Speaking at a May 12 session of Pure Storage’s Accelerate Digital conference, Thompson said data is key in today’s increasingly hyper-connected world and is at the core of NASA’s digital transformation efforts.
NASA mission and program leaders have met over the past nine months to establish and build support for enterprisewide capabilities that will advance everything the agency does, he said. One goal of the transformation is to use data to accelerate NASA technologies’ time to market by 25% in the next three to five years.
“This is something that is absolutely quantifiable, it is understandable across all of our domains at NASA, and absolutely we have the buy-in not only from the senior leadership, but from the rank-and-file as well,” Thompson said.
Most recently, data’s usefulness has proved itself in two headline-making events: COVID-19 and the landing of the Perseverance rover on Mars.
Early in the pandemic, NASA leaders, like many public-sector leaders, realized they needed data to make decisions about when to close centers. Thompson and other members of the Federal CDO Council met to determine, for instance, how the government should define COVID cases or the number of beds in a hospital. Then they determined how they would study longitudinal data over time and share data among agencies.
“We made a decision based on data we actually stood up and visualized for our key decision-makers to move our agency out into a virtual space,” Thompson said.
In a mission more specific to NASA, data powered Perseverance’s Feb. 18 landing on Mars. The autonomous robotic vehicle landed on its own using artificial intelligence and continues to learn about the Red Planet through AI. It’s just one example of the possibilities that AI and machine learning hold, Thompson said.
“That area in artificial intelligence and machine learning is one that we’re just scratching the surface on,” he said. “Robotic process automation is another. That’s a more mature area, and we’re very excited about that because we can elevate what our talent is using right now -- manual processes -- and really look at bringing in robotic process automation to automate and eliminate the human out of the routine task and elevate them to more cerebral work that we need to do.”
Another new technology Thompson is excited about is digital twins. In the past, he said, NASA engineers would design empirical models, build them and put them in a wind tunnel. It was a continuous cycle of building, testing and revising. But through an aspect of digital transformation called “model-based everything,” the agency can build and test digital twins before assembling a physical aircraft.
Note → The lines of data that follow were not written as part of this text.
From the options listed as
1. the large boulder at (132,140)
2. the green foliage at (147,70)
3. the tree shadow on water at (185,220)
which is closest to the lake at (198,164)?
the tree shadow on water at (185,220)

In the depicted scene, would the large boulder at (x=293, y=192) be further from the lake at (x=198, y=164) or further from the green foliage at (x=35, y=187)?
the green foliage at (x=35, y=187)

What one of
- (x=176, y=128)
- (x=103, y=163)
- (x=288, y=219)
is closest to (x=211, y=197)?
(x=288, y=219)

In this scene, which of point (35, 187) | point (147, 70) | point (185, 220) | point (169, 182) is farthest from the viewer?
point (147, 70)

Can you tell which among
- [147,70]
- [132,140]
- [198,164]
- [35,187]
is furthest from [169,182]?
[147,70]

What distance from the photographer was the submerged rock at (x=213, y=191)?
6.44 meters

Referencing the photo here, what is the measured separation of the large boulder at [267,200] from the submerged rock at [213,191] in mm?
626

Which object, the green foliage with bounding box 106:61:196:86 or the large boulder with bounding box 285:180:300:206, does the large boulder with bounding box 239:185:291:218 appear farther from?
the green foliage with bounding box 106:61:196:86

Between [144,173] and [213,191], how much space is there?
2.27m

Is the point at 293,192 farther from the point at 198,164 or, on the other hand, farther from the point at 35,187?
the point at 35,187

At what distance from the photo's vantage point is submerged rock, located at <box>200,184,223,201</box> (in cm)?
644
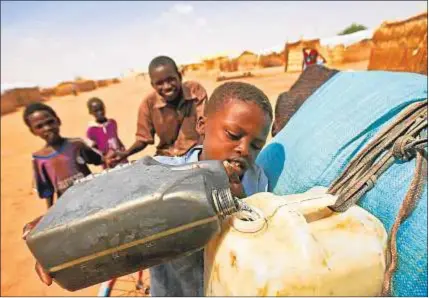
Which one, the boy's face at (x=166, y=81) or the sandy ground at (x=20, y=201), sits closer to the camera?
the boy's face at (x=166, y=81)

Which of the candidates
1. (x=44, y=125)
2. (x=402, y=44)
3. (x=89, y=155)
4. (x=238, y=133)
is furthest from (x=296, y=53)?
(x=238, y=133)

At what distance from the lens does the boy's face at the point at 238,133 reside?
1115 mm

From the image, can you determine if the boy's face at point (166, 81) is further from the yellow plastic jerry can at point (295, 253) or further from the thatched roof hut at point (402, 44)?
the thatched roof hut at point (402, 44)

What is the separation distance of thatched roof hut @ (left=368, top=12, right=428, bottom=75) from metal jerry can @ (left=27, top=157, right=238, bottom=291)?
7.57m

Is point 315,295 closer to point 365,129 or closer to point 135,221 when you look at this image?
point 135,221

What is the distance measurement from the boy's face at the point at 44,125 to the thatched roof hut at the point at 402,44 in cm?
713

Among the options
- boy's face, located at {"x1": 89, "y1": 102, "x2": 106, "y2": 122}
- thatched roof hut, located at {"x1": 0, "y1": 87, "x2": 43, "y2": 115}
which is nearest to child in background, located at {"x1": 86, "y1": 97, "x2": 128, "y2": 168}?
boy's face, located at {"x1": 89, "y1": 102, "x2": 106, "y2": 122}

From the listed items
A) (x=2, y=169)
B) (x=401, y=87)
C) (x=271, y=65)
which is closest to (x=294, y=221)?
(x=401, y=87)

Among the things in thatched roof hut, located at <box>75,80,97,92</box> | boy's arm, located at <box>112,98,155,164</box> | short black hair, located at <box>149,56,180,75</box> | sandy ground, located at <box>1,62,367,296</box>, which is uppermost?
short black hair, located at <box>149,56,180,75</box>

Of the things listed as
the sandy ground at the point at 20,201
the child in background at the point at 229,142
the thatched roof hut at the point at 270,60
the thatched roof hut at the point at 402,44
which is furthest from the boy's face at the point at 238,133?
the thatched roof hut at the point at 270,60

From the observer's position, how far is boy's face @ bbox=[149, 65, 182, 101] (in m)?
2.48

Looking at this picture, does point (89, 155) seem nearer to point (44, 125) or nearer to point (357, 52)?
point (44, 125)

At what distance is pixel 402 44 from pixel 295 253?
30.1 feet

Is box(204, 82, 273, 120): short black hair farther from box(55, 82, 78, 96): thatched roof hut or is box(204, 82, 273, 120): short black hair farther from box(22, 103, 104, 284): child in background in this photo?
box(55, 82, 78, 96): thatched roof hut
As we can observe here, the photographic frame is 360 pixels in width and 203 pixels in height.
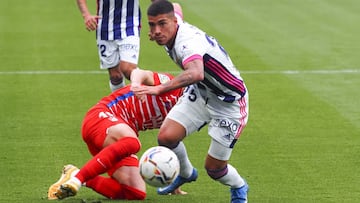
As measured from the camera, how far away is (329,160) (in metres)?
11.1

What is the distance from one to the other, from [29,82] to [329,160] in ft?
20.1

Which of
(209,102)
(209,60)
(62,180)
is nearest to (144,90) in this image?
(209,60)

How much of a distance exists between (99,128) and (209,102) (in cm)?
107

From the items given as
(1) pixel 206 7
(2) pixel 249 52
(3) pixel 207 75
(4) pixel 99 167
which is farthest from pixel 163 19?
(1) pixel 206 7

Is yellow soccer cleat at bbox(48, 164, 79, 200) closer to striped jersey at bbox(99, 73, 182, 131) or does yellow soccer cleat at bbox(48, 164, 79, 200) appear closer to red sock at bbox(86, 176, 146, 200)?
red sock at bbox(86, 176, 146, 200)

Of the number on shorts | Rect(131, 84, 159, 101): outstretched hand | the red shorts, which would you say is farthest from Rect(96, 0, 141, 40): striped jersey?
Rect(131, 84, 159, 101): outstretched hand

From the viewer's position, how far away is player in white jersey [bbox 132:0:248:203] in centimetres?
883

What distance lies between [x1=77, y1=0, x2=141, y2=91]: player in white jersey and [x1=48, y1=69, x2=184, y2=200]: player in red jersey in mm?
2976

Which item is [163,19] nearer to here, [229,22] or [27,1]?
[229,22]

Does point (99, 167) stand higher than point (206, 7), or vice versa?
point (99, 167)

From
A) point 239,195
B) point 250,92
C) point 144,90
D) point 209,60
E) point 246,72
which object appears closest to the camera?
point 144,90

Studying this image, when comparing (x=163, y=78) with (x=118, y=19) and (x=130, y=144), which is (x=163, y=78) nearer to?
(x=130, y=144)

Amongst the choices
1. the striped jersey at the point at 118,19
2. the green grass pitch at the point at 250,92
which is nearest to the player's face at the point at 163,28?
the green grass pitch at the point at 250,92

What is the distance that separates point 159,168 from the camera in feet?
28.0
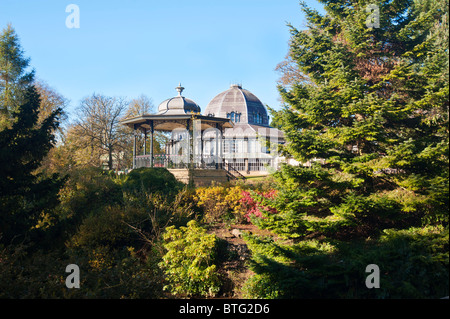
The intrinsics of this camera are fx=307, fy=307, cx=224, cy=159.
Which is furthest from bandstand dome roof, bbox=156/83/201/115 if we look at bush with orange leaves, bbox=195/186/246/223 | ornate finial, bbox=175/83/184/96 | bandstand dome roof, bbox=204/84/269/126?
bandstand dome roof, bbox=204/84/269/126

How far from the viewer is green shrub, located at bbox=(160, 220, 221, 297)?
7.18m

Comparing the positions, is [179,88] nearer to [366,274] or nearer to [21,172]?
[21,172]

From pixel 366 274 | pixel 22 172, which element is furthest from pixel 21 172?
pixel 366 274

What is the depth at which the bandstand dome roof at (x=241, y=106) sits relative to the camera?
1558 inches

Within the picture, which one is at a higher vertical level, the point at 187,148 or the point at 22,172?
the point at 187,148

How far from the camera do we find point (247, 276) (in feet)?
24.2

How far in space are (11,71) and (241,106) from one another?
1058 inches

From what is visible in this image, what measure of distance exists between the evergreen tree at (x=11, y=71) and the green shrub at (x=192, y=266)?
14282 mm

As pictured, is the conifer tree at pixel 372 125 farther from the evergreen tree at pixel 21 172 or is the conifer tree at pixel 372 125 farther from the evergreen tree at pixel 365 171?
the evergreen tree at pixel 21 172

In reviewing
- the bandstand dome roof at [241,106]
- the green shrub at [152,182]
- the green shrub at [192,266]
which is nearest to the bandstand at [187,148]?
the green shrub at [152,182]

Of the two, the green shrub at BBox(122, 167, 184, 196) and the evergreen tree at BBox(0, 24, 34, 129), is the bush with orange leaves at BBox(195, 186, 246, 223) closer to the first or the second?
the green shrub at BBox(122, 167, 184, 196)

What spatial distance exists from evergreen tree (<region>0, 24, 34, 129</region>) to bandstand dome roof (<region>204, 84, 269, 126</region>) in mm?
23854

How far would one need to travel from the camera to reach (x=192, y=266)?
7.26 meters
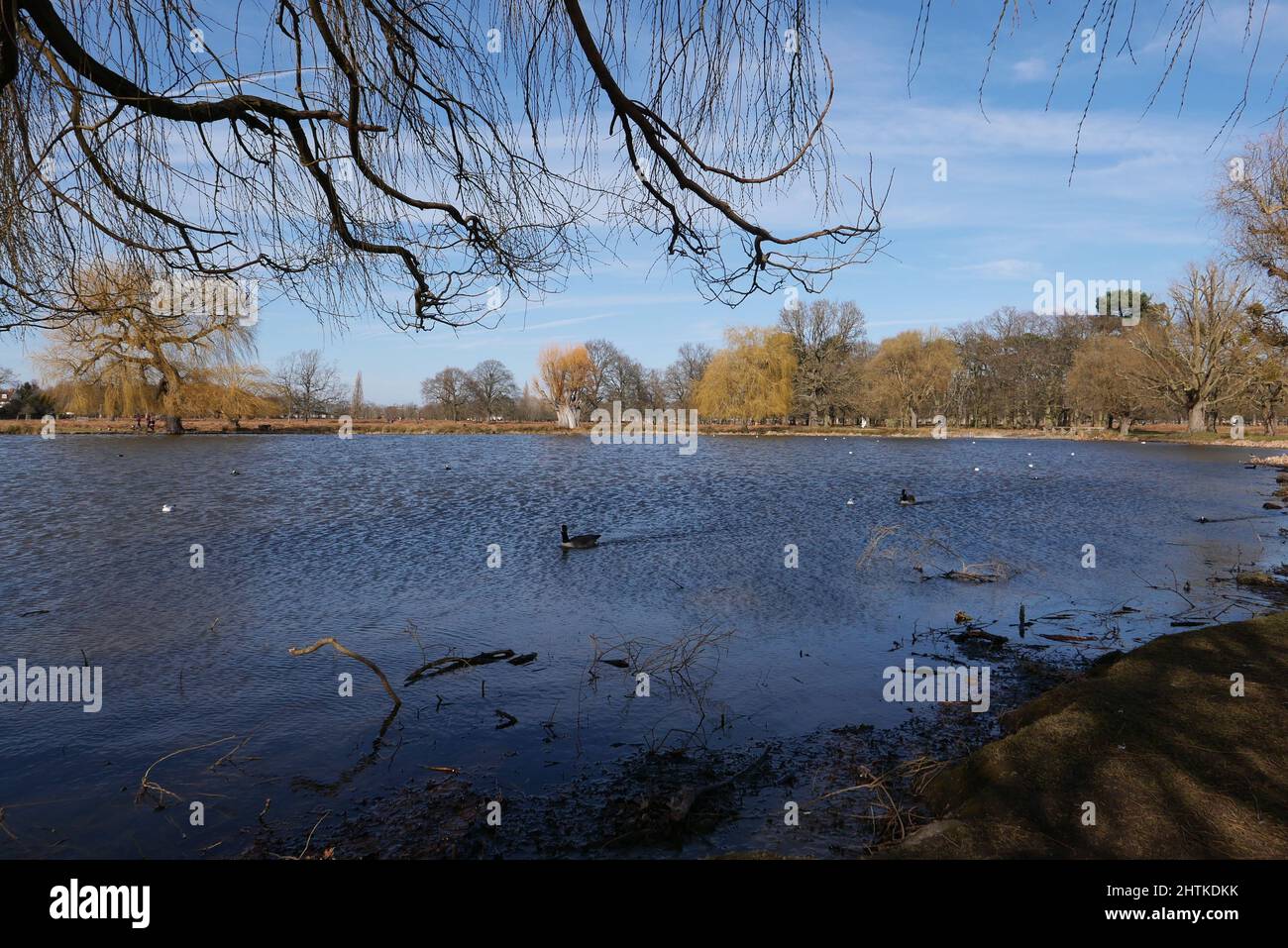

“Before you cut any metal, you have a digital twin in the cloud,” Thompson said. “We can tie in cloud-based offerings and analytics … before we actually make a physical model of a particular aircraft, a wing or an element of an aircraft,” he said. We’re absolutely able to test, validate and verify before [building] anything.”
The biggest challenge to all these changes is not in technology, but culture, Thompson said. To make the most of the technology, NASA must first get employee support for using it.
“I believe there are many advances in technology that we could bring to bear today, but the largest hurdle is doing something differently than we have done in the past,” he said.